··· Excerpted records

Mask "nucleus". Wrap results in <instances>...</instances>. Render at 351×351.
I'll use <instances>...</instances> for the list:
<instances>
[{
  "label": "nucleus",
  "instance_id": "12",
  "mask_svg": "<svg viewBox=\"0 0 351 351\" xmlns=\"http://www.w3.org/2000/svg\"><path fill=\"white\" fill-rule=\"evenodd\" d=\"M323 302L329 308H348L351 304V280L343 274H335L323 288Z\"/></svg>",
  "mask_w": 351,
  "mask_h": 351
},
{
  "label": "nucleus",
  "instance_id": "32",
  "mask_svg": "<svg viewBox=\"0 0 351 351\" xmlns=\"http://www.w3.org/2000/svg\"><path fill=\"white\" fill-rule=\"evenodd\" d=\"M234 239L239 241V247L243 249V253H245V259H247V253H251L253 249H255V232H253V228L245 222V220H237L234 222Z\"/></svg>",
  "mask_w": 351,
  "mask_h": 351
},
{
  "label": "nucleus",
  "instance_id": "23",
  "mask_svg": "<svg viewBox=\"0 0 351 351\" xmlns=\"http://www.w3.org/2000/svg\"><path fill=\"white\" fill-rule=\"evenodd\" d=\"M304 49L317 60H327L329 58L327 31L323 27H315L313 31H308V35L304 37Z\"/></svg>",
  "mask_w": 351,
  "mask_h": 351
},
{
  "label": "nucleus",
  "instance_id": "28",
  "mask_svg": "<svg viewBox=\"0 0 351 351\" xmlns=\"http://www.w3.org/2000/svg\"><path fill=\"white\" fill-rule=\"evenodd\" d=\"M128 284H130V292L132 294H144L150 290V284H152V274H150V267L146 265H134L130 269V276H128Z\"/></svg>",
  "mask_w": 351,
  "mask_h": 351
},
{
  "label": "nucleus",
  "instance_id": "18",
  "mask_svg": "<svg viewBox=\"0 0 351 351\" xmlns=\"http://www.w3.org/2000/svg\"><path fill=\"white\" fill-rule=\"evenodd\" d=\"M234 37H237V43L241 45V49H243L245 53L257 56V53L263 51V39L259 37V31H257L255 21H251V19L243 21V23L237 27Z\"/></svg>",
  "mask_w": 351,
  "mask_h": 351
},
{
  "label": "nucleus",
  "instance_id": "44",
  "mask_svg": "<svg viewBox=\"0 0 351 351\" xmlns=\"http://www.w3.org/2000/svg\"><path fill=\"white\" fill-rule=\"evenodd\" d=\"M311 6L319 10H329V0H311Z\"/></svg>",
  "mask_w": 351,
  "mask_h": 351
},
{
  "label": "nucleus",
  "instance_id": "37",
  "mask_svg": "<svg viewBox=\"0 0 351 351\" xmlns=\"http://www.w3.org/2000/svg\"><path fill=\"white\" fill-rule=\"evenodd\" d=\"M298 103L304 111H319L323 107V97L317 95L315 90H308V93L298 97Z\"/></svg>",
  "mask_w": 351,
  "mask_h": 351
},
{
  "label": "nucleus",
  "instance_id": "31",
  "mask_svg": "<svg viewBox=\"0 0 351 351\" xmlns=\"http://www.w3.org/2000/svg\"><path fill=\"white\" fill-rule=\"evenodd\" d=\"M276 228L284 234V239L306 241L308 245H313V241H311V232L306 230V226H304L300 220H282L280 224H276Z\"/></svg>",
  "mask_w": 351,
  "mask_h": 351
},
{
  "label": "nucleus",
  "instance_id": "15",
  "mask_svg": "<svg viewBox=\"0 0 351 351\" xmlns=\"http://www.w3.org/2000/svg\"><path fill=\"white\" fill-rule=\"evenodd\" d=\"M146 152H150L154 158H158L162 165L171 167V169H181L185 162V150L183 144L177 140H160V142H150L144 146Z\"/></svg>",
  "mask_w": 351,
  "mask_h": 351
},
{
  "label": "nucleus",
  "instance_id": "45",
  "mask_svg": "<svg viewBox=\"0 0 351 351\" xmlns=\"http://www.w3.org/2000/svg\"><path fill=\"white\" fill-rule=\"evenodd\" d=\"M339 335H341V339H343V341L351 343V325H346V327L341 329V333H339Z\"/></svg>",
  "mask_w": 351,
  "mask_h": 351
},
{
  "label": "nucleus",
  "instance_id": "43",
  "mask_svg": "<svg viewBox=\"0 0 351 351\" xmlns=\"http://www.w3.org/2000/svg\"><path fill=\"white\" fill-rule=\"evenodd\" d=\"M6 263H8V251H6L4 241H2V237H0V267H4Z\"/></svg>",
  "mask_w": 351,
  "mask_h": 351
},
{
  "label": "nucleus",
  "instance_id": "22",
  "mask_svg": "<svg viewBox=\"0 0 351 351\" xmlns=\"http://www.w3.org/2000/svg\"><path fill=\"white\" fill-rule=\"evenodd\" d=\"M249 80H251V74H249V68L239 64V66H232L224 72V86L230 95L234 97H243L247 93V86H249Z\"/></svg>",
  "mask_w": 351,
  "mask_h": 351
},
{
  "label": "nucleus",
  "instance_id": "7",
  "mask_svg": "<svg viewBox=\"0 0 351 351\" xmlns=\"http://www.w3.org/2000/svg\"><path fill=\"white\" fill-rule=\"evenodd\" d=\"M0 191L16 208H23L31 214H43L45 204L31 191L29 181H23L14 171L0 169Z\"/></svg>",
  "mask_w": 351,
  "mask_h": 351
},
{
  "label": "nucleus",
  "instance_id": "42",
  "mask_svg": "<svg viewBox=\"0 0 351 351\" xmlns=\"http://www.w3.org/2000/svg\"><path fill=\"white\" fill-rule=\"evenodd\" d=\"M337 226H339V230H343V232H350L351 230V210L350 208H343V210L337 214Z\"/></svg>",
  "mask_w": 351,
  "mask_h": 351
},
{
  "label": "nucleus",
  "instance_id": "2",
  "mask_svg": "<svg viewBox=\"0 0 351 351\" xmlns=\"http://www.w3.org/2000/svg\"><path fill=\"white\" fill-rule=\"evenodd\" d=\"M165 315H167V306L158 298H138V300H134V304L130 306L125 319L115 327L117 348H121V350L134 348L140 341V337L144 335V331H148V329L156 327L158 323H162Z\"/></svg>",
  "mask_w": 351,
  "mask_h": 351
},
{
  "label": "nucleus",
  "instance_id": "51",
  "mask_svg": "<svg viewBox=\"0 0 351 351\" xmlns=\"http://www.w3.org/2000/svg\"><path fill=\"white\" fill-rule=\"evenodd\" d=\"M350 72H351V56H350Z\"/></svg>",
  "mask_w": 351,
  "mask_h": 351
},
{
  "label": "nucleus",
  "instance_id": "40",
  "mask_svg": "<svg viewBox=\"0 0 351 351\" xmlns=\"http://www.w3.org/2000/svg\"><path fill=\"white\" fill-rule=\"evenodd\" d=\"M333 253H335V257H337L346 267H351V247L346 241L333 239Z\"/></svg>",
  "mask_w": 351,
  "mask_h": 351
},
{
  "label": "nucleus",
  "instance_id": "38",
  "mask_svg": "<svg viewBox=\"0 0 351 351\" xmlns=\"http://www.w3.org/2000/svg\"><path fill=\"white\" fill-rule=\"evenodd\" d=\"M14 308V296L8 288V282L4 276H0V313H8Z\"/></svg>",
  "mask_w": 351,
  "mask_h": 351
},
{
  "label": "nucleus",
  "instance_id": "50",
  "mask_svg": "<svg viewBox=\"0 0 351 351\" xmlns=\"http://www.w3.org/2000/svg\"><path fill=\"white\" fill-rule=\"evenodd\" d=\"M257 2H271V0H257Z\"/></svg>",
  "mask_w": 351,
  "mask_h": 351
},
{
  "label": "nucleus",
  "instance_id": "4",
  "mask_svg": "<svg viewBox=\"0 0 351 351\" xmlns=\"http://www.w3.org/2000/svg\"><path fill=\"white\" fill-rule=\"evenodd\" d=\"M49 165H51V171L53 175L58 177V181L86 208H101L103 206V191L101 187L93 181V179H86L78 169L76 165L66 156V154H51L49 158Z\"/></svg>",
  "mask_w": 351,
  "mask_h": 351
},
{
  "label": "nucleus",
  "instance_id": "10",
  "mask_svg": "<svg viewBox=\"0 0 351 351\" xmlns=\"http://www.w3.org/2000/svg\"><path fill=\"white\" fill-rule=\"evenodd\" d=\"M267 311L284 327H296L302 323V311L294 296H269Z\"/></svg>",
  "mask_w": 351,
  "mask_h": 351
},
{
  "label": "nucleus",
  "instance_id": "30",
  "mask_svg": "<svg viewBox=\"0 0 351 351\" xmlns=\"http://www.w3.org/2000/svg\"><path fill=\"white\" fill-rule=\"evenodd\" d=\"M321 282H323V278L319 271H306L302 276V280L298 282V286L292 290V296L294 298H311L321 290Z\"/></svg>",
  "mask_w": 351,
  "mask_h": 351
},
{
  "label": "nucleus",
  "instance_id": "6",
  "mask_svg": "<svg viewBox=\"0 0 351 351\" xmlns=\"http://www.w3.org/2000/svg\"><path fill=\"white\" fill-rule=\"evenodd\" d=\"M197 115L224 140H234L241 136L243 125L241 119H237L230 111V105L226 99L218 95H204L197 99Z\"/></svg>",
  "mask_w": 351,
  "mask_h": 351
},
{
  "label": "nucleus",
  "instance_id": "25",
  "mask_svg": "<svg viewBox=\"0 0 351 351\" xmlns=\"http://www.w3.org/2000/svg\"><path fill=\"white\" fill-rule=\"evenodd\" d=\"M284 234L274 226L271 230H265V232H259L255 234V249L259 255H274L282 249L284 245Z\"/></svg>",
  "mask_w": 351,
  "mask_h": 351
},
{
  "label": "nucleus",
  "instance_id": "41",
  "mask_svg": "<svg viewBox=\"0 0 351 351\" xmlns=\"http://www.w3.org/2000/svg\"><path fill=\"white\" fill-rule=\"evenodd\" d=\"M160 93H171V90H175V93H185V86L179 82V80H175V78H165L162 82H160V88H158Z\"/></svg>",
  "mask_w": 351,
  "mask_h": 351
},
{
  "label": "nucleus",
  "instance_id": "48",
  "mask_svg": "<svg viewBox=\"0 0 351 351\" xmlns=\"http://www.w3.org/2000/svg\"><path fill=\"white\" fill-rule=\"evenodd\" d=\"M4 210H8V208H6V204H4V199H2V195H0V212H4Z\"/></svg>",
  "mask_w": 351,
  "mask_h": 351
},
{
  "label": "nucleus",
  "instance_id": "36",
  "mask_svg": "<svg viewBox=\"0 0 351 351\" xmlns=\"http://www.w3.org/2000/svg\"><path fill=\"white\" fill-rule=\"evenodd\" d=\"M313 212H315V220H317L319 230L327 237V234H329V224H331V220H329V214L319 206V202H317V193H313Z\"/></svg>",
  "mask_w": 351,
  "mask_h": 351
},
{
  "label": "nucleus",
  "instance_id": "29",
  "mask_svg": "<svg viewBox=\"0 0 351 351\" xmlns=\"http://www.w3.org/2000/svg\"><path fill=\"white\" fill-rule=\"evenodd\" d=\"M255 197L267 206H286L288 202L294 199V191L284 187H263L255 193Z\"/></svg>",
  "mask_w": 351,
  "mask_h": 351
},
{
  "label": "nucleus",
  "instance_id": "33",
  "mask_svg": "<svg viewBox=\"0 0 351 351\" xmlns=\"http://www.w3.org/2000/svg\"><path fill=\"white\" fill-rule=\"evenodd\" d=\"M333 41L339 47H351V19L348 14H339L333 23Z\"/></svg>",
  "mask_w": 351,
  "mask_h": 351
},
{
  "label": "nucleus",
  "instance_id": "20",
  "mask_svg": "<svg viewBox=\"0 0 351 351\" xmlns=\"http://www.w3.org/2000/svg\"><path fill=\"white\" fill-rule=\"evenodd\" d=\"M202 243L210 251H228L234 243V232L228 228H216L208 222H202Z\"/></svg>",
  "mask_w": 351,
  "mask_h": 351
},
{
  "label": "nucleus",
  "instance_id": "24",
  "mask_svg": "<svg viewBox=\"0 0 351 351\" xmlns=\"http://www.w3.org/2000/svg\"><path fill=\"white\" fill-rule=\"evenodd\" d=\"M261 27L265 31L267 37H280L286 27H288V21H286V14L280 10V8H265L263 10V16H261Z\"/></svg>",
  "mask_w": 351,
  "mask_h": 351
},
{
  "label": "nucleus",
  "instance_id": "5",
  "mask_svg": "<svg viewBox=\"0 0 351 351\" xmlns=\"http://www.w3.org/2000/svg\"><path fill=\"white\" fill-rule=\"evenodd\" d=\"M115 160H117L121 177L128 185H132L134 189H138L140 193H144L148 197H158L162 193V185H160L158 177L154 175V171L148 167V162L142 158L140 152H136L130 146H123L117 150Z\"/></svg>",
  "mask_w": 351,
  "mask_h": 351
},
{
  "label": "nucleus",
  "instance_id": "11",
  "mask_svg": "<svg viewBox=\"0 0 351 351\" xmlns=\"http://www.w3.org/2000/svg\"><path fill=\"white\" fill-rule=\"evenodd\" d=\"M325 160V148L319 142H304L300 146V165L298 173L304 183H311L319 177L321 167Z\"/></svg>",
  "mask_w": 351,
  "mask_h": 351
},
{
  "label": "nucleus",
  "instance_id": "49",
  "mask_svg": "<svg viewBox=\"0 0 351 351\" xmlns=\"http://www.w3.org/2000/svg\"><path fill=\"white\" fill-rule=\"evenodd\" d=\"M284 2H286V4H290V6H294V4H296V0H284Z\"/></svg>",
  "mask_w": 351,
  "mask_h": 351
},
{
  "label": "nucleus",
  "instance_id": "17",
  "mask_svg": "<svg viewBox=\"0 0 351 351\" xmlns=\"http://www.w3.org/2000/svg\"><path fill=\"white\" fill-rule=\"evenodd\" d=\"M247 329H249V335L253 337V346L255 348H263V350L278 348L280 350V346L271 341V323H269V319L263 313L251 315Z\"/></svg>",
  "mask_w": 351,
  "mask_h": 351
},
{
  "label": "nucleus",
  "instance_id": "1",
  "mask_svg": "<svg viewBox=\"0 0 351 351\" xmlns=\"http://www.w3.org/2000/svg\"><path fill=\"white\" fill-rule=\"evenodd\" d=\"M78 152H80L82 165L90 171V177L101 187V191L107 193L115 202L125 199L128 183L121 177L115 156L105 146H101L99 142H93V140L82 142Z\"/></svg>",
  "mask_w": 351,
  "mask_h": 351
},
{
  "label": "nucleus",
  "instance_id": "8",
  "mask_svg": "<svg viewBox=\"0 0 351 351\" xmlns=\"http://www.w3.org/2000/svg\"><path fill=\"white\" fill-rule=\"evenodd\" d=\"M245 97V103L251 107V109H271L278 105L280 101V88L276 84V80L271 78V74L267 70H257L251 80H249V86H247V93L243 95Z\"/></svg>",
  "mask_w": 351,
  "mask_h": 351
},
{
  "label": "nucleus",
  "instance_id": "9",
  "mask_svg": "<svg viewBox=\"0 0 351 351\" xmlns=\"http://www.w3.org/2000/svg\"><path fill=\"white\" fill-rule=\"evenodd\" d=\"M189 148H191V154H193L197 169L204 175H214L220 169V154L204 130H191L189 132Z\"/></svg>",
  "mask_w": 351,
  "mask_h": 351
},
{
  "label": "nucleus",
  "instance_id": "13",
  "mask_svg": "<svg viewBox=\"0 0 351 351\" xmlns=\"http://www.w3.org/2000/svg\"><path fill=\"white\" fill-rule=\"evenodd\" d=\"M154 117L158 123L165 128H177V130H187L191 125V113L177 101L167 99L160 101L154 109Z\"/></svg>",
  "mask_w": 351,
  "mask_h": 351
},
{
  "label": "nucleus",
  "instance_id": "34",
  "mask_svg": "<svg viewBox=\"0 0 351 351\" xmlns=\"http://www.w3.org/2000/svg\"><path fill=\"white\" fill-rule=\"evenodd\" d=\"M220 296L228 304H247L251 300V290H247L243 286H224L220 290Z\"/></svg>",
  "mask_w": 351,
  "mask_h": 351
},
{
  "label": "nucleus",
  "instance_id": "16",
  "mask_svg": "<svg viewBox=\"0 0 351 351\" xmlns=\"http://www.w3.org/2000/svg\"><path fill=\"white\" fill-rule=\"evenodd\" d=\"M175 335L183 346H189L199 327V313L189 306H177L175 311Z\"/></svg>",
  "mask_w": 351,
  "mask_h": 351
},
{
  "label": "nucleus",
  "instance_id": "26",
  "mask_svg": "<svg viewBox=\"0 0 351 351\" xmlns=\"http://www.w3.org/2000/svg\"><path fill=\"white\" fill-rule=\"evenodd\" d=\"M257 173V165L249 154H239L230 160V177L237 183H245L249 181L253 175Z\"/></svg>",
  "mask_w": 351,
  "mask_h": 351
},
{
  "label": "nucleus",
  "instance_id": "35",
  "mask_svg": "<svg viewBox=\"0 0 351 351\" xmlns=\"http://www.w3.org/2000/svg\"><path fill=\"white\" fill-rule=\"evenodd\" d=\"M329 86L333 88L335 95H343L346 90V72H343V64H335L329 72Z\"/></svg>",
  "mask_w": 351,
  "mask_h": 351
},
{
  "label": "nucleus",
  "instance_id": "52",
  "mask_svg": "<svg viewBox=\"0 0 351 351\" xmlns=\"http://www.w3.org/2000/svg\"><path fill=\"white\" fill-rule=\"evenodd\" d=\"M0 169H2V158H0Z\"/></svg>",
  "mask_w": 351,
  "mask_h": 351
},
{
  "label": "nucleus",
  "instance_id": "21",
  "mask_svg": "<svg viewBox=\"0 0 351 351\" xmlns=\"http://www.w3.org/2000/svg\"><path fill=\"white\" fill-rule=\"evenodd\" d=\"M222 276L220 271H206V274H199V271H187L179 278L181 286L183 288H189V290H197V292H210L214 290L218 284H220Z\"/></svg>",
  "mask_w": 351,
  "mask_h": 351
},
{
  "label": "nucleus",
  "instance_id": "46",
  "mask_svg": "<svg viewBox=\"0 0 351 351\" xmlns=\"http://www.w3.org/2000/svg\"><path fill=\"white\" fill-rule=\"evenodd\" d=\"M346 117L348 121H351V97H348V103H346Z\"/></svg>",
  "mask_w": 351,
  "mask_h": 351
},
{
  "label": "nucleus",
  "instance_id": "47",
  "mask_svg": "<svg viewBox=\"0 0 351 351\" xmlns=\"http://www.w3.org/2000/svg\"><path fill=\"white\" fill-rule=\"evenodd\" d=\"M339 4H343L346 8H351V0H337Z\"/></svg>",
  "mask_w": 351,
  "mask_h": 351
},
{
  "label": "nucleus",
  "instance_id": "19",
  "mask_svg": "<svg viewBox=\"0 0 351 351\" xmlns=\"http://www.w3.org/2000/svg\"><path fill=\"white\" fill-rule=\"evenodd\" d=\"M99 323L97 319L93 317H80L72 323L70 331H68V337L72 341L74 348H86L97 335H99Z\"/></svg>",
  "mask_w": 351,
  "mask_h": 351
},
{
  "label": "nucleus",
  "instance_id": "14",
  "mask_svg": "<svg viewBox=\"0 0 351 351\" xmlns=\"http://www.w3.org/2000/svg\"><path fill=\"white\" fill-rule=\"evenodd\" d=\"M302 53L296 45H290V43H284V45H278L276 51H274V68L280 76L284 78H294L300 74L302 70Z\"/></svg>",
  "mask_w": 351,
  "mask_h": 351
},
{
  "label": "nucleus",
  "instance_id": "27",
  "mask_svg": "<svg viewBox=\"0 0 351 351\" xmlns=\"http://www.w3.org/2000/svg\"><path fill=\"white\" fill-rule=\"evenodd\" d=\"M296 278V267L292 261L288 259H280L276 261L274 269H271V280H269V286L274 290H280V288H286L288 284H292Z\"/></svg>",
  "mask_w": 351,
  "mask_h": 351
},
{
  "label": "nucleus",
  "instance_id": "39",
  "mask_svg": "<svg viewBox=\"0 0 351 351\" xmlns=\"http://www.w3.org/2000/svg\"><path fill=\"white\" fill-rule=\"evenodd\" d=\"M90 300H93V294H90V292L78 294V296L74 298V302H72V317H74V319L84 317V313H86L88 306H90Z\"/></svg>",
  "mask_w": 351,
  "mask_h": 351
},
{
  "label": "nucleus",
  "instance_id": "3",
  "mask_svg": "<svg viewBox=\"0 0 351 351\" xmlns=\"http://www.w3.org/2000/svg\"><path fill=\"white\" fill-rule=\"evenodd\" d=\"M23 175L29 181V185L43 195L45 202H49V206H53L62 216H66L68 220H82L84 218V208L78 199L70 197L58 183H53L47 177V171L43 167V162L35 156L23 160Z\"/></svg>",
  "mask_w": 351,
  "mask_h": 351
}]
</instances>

······

_Stated task_
Find every line in the data above that contains the string "instances" and copy each of those lines.

_Expected answer_
Mask "nucleus". Wrap results in <instances>...</instances>. Render at 351×351.
I'll use <instances>...</instances> for the list:
<instances>
</instances>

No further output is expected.